Nach 2 FG DIREKT aufeinanderfolgend: wertvolle Erkenntnis

Hallo Zusammen!

Ich melde mich hier mal mit ein paar Infos für Euch.
Hatte hier schonmal meine SS-Verläufe geschrieben und Fragen an Euch gestellt - wieso, weshalb, warum :)
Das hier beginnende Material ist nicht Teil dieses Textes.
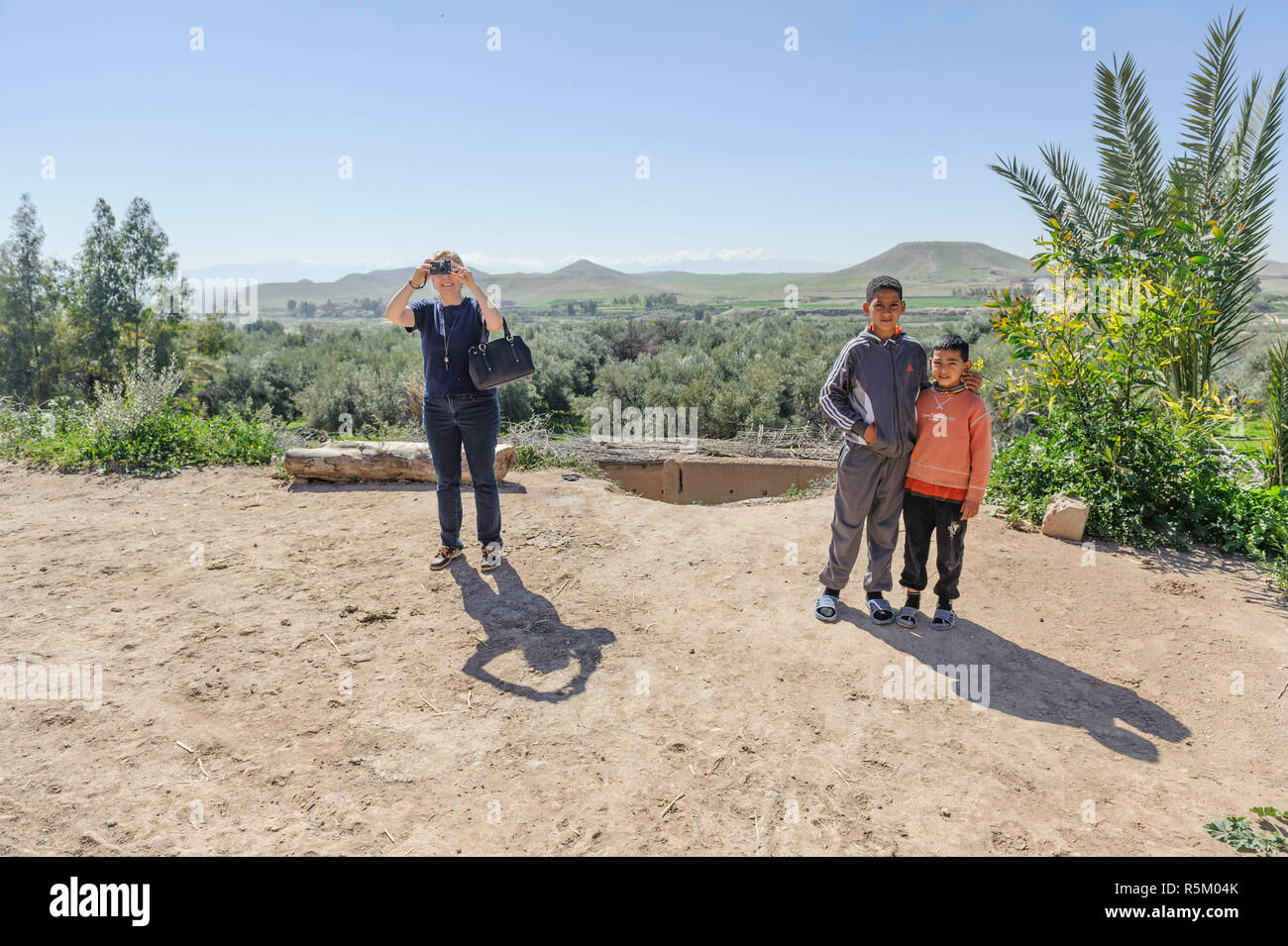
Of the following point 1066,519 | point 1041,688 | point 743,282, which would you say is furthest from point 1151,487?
point 743,282

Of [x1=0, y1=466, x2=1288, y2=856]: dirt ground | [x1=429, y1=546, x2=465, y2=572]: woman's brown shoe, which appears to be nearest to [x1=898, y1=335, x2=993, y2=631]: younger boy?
[x1=0, y1=466, x2=1288, y2=856]: dirt ground

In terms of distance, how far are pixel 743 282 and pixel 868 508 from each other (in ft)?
513

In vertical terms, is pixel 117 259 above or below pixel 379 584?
above

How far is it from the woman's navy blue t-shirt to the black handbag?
9 centimetres

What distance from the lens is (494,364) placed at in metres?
4.47

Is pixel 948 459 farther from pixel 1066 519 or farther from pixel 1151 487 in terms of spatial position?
pixel 1151 487

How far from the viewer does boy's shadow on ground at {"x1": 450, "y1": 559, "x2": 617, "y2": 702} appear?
363 cm

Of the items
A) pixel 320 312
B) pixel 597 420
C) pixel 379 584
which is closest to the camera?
pixel 379 584

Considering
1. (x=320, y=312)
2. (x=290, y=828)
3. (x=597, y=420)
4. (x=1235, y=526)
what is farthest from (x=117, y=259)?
(x=320, y=312)

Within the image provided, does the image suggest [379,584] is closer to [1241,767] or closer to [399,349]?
[1241,767]

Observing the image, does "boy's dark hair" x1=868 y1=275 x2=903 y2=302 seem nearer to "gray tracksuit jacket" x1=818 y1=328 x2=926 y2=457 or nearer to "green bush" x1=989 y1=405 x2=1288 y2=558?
"gray tracksuit jacket" x1=818 y1=328 x2=926 y2=457

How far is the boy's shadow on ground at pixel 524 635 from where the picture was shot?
3629 mm
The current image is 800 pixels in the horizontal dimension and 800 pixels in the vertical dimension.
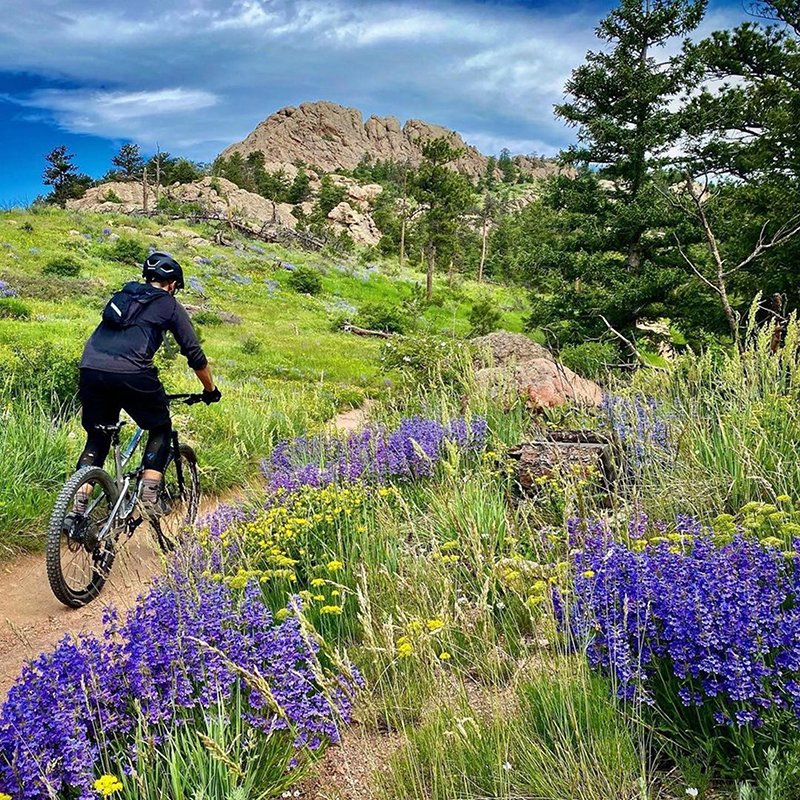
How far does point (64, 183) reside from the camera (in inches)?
2280

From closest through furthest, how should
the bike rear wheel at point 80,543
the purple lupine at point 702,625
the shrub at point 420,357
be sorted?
1. the purple lupine at point 702,625
2. the bike rear wheel at point 80,543
3. the shrub at point 420,357

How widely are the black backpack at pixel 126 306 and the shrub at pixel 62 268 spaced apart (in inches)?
720

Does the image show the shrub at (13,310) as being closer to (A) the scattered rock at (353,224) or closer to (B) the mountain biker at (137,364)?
(B) the mountain biker at (137,364)

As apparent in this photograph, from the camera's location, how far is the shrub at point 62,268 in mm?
20141

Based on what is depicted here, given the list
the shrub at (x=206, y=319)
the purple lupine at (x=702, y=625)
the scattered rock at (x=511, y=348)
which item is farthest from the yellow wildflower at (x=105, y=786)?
the shrub at (x=206, y=319)

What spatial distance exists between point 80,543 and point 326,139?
577ft

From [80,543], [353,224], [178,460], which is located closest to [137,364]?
[80,543]

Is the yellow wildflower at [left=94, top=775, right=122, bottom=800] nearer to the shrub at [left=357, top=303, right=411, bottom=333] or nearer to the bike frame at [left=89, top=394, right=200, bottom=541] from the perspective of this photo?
the bike frame at [left=89, top=394, right=200, bottom=541]

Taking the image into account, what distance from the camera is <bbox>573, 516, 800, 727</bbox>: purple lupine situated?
76.7 inches

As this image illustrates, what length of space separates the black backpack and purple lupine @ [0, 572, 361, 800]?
7.49 ft

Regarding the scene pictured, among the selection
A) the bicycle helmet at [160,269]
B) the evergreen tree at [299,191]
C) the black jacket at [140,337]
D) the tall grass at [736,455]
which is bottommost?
the tall grass at [736,455]

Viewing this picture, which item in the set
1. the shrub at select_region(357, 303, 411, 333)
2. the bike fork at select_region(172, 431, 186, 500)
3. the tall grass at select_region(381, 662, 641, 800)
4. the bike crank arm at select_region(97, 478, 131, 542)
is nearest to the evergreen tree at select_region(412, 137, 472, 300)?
the shrub at select_region(357, 303, 411, 333)

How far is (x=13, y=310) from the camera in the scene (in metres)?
14.1

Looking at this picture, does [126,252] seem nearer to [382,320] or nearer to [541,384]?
[382,320]
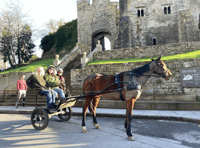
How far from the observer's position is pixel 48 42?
34562 mm

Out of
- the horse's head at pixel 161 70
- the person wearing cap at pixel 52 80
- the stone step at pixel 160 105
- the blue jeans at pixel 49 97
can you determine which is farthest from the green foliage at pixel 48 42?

Nochmal kurz zu mir: bin beim ersten Versuch schwanger geworden (Nov.2018) dann entwickelte sich nichts (nur Frichthülle und HCG zu niedrig) und bei 6+2 spontaner Abgang. War entspannt gestimmt, denn es war der erste Versuch und ich dachte „Fehlgeburten“ gehören auch zur Menschwerdung dazu (Natural Selektion und so..). Dachte beim nä mal klappt s bestimmt > bin jung und gesund und munter. Habe ganz normal weiter geherzelt und hatte Ende Januar 2019 wieder nen positiven Test in der Hand. Bin dann zur Blutentnahme bei ca. 5+2 und der HCG Wert war 320.. da war ich schon ein bisschen skeptisch, ABER ich wusste nicht sicher wann der ES war und es kommt ja bekanntlich auf die Verdopplung des HCG Wertes alle 24-36 Std. an. Dennoch Fehlanzeige, der Wert stieg nicht gut und es war diesmal nur eine erbsengroße Fruchthöhle zu sehen. Meine FA war sich auch nicht sicher ob es nicht Restgewebe vom letzten Mal war, welches weiter HCG produziert hat. Aber man weiß es nicht, denn bei der Nachkontrolle der 1.FG wurde die Gebärmutter kontrolliert und es war alles raus.. Nunja. Meine FA warf die Worte Humangenetik und Gerinnungsdiagnostik in den Raum. Das Wort Humangenetik verunsicherte mich sehr, denn ich verband es mit schwerwiegenden „Gen-Störungen“. Meine FA beruhigte mich und sagte nach 2FG sei der 1. Schritt eine Gerinnungsdiagnostik zu machen. Danach evtl Humangenetik zur weiteren Abklärung. Da ich selber Medizinerin bin, wollte ich die Pause (2 Zyklen aussetzen, riet mir die FA) nutzen um evtl heraus zu finden ob es eine Ursache für die 2 FG gab.
Heute war ich mit meinem Partner bei einer tollen Humangenetikerin. Sie erfragte Erkrankungen und Fortpflanzung bis in die 3.Generation. Wir werden nun ausschließlich die Gerinnung checken (es gab einen spontanen Tod durch eine Lungenembolie meines Onkels mit 60J.) und keine Chromosomen. Wir haben uns entschieden nur das zu testen was eine therapeutische Konsequenz hat > d.h. wo man evtl eine weiteren Abgang vermeiden kann.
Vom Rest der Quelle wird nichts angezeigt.